Peter Pan (Brandy Collazo) outwits Captain Hook (Gabriel Grilli) in the Peter Pan, The musical, a Berkeley Playhouse production playing through Aug. 23 at Ashby Stage. Photo by Ralph Granich
A trip to Neverland this weekend refreshed my hope for the future – not just the future of theater, but the future of the arts and the future of this country.
It’s easy, in these disproportionately bizarre times, to lose hope. With every conceivable arts program being cut or trimmed into oblivion, those of us who value the act of creativity have reason to despair. Kids are not getting the exposure to the arts they need, and though steadfast arts groups are doing everything they can to try and fill the void, the fact is that kids who might be ignited or thrilled or even saved by the arts are slipping through the cracks.
I say this as one who was saved – repeatedly – by the arts, specifically theater, as a child and as a teen. I went to a public high school that actually had a drama program, though even then it was in the process of being whittled down, while the athletic programs – as beneficial to certain students as the arts programs are to others – was continually beefed up.
I’ve never understood why the arts have to be continually fought for.
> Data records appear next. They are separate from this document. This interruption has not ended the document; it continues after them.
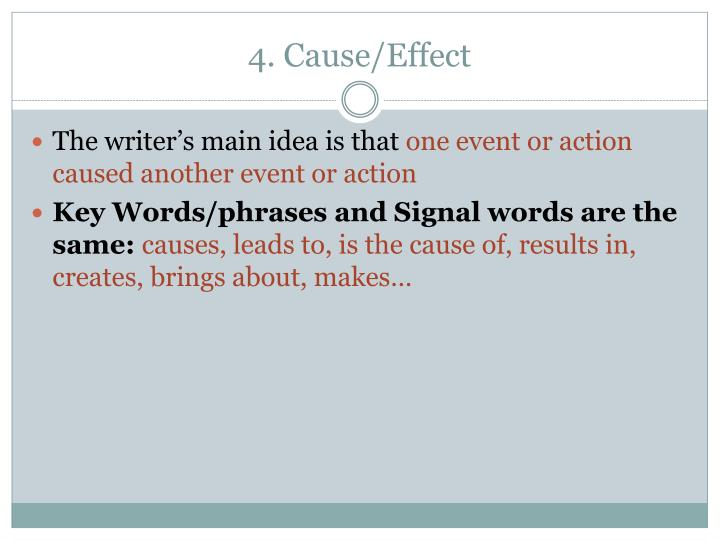 4. Cause/Effect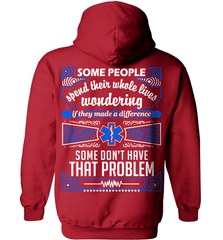 EMT Shirt - Some People Spend Their Whole Lives Wondering If They Made A Difference.. Some Don't Have That Problem - Shirt Loft - 5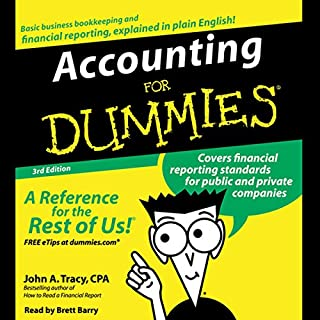 Accounting for Dummies, Third Edition                   By:                                                                                                                                 John A. Tracy                               Narrated by:                                                                                                                                 Brett Barry                      Length: 3 hrs and 12 mins     108 ratings     Overall 3.9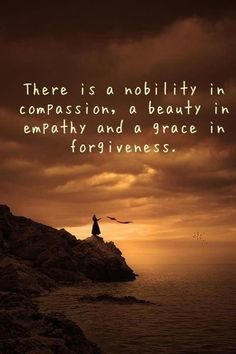 There is a nobility in compassion, a beauty in empathy and a grace in forgiveness x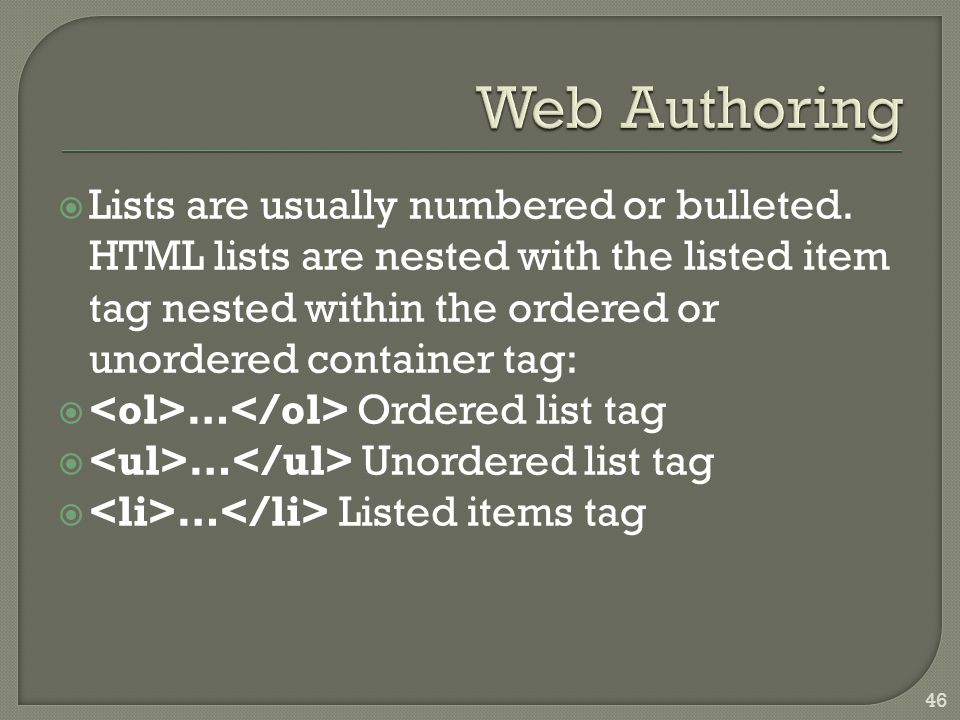  Lists are usually numbered or bulleted. HTML lists are nested with the listed item tag nested within the ordered or unordered container tag:  … Ord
Are we really that shortsighted as a society that we fail to remember that great works of art, from Aeschylus to Shakespeare to Van Gogh, are among our most prized artifacts of the past? And if we continue down the underfunded road we’re on, what artifacts are we leaving to future generations?
I have complete faith that great art will continue to emerge no matter what economic suppression is at hand. But I worry that the kind of art salvation I found as a young person – that gave me a community and a sense of self-worth – is missing from the lives of too many kids who could use a little salvation.
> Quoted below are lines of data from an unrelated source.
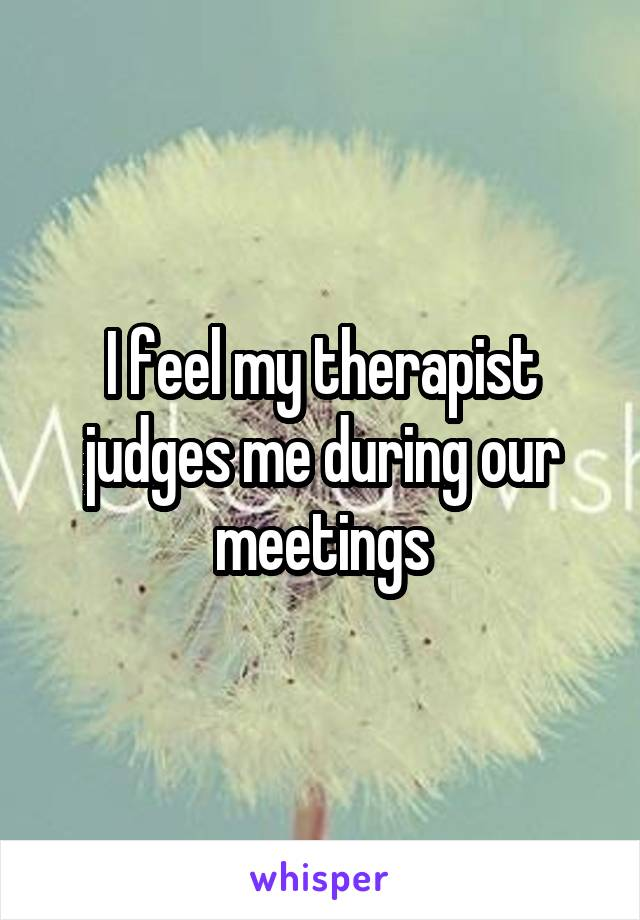 I feel my therapist judges me during our meetings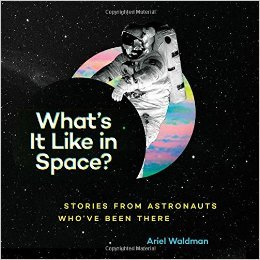 Read This: <i>What's It Like in Space?: Stories from Astronauts Who've Been There</i>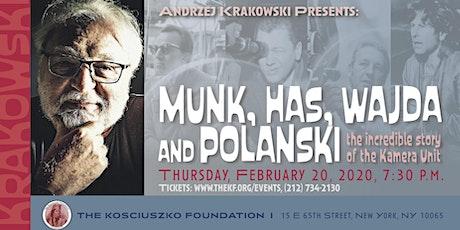 Munk, Has, Wajda and Polański, the incredible story of the Kamera Unit tickets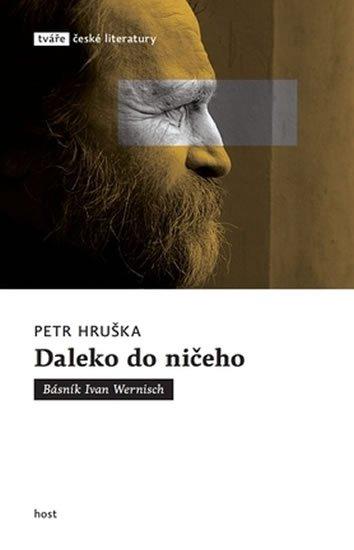 Hruška Petr: Daleko do ničeho - Básník Ivan Wernisch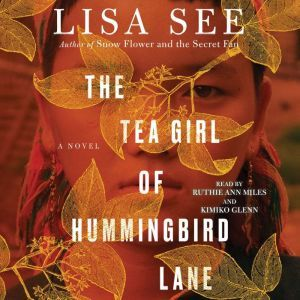 The Tea Girl of Hummingbird Lane, Lisa See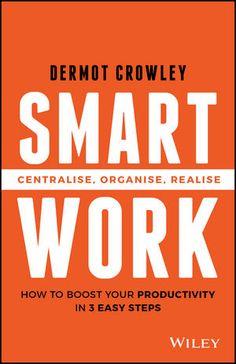 Smart Work: Centralise, Organise, Realise (0730324362) cover image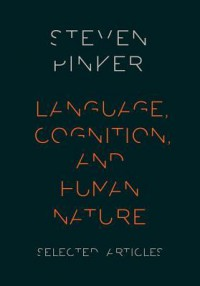 Language, Cognition, and Human Nature - Steven Pinker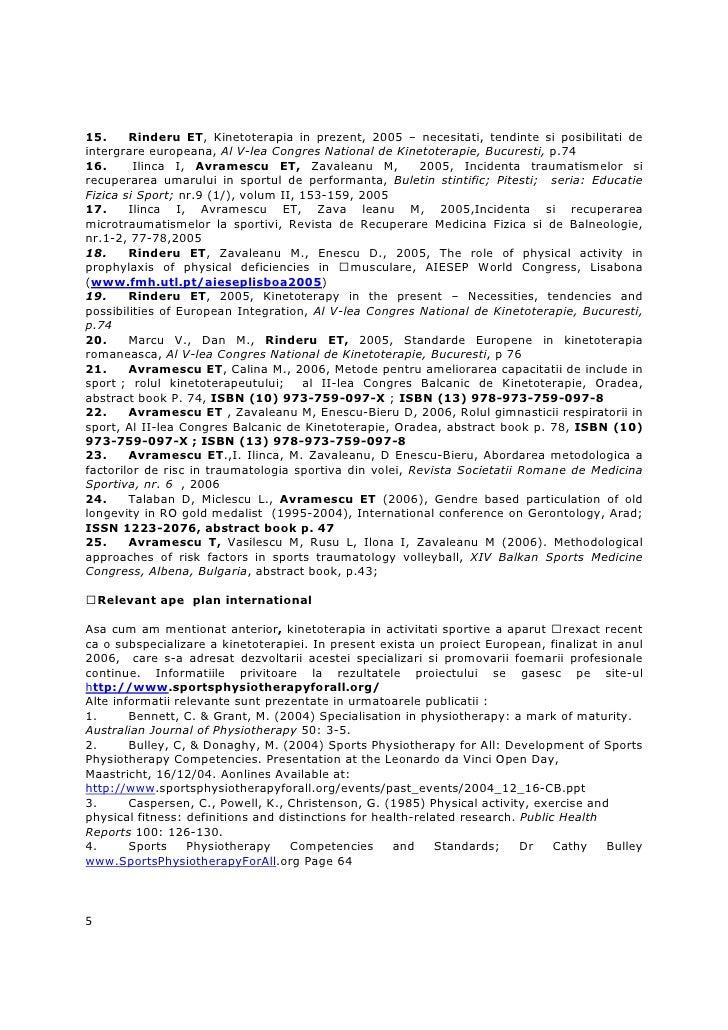 15.     Rinderu ET, Kinetoterapia in prezent, 2005 – necesitati, tendinte si posibilitati deintergrare europeana, Al V-lea...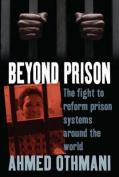 Beyond Prison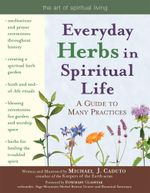 Everyday Herbs in Spiritual Life : A Guide to Many Practices - Micheal J. Caduto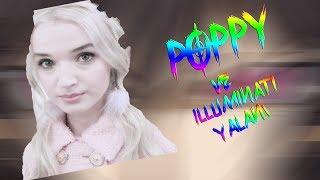 Poppy Ve Illuminati Yalanı!!🙄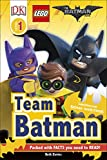 DK Reader Level 1: The Lego Batman Movie Team Batman (DK Readers Level 1)
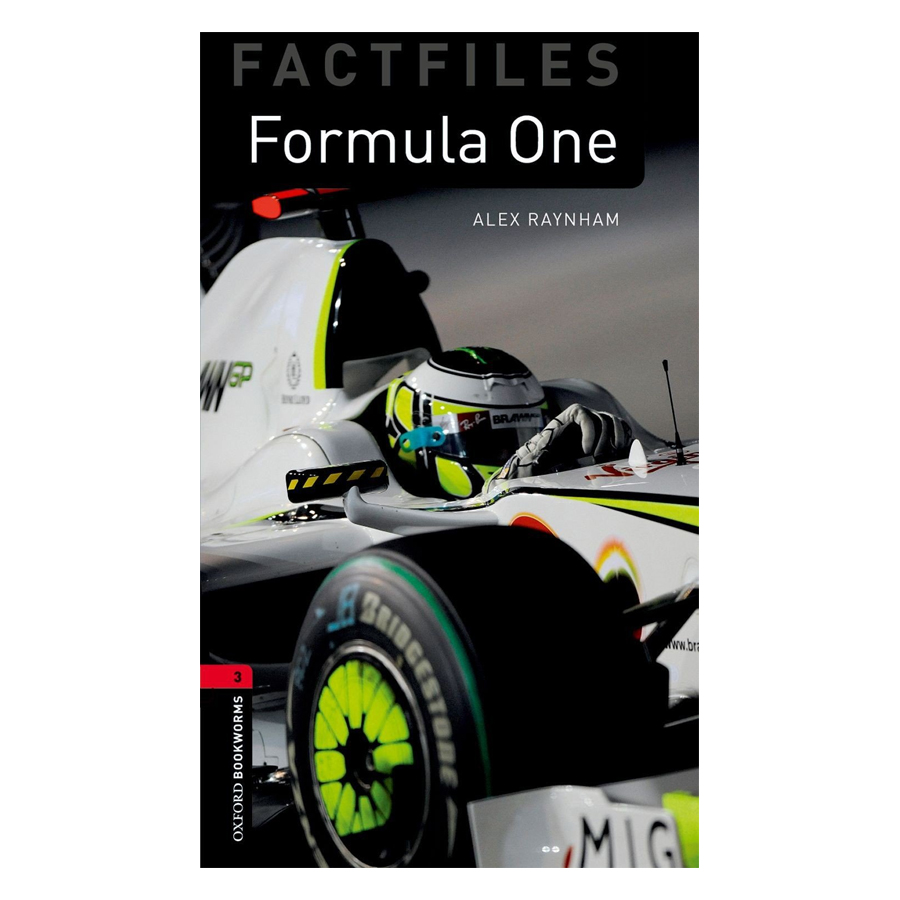 Oxford Bookworms Library (3 Ed.) 3: Formula One Factfile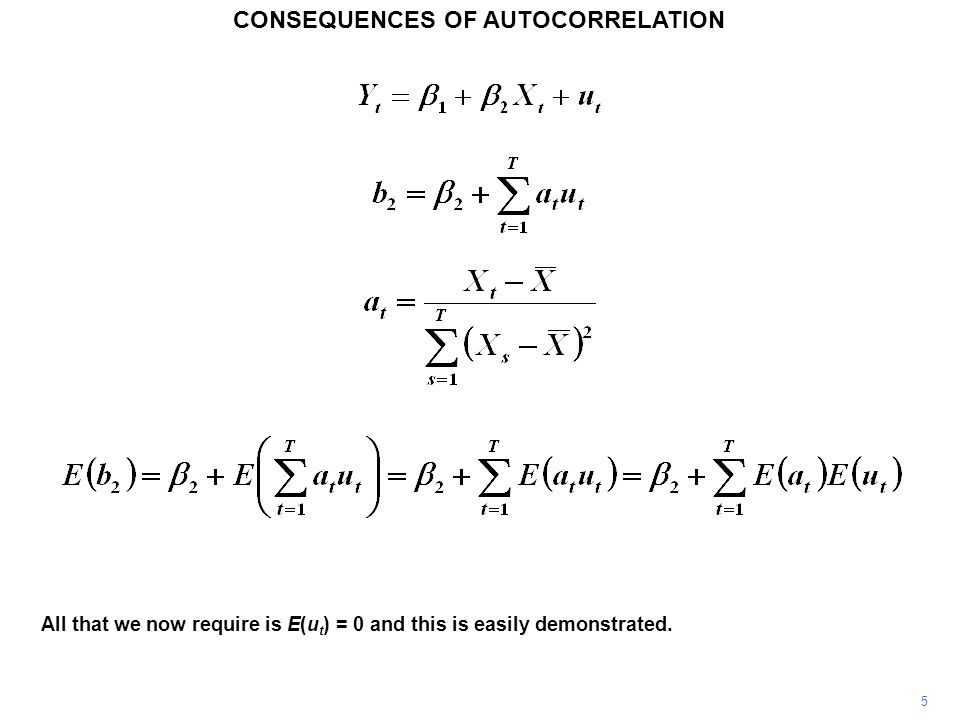 CONSEQUENCES OF AUTOCORRELATION 5 All that we now require is E(u t ) = 0 and this is easily demonstrated.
I know that great work with young people is done at theaters around the Bay Area. From my desk at Berkeley Repertory Theatre, I can see down into a rehearsal hall where the Berkeley Rep School of Theatre holds its summer intensive classes. If I were in high school or younger, those are exactly the classes I’d beg to be attending. Other such programs exist, from Cal Shakes to SF Shakes to ACT and many others, and hooray for that.
We can only hope it’s enough for now and that the parents whose children benefit from these theater classes make enough noise and keep their checkbooks open long enough to keep the programs alive so that they can expand to fill the need.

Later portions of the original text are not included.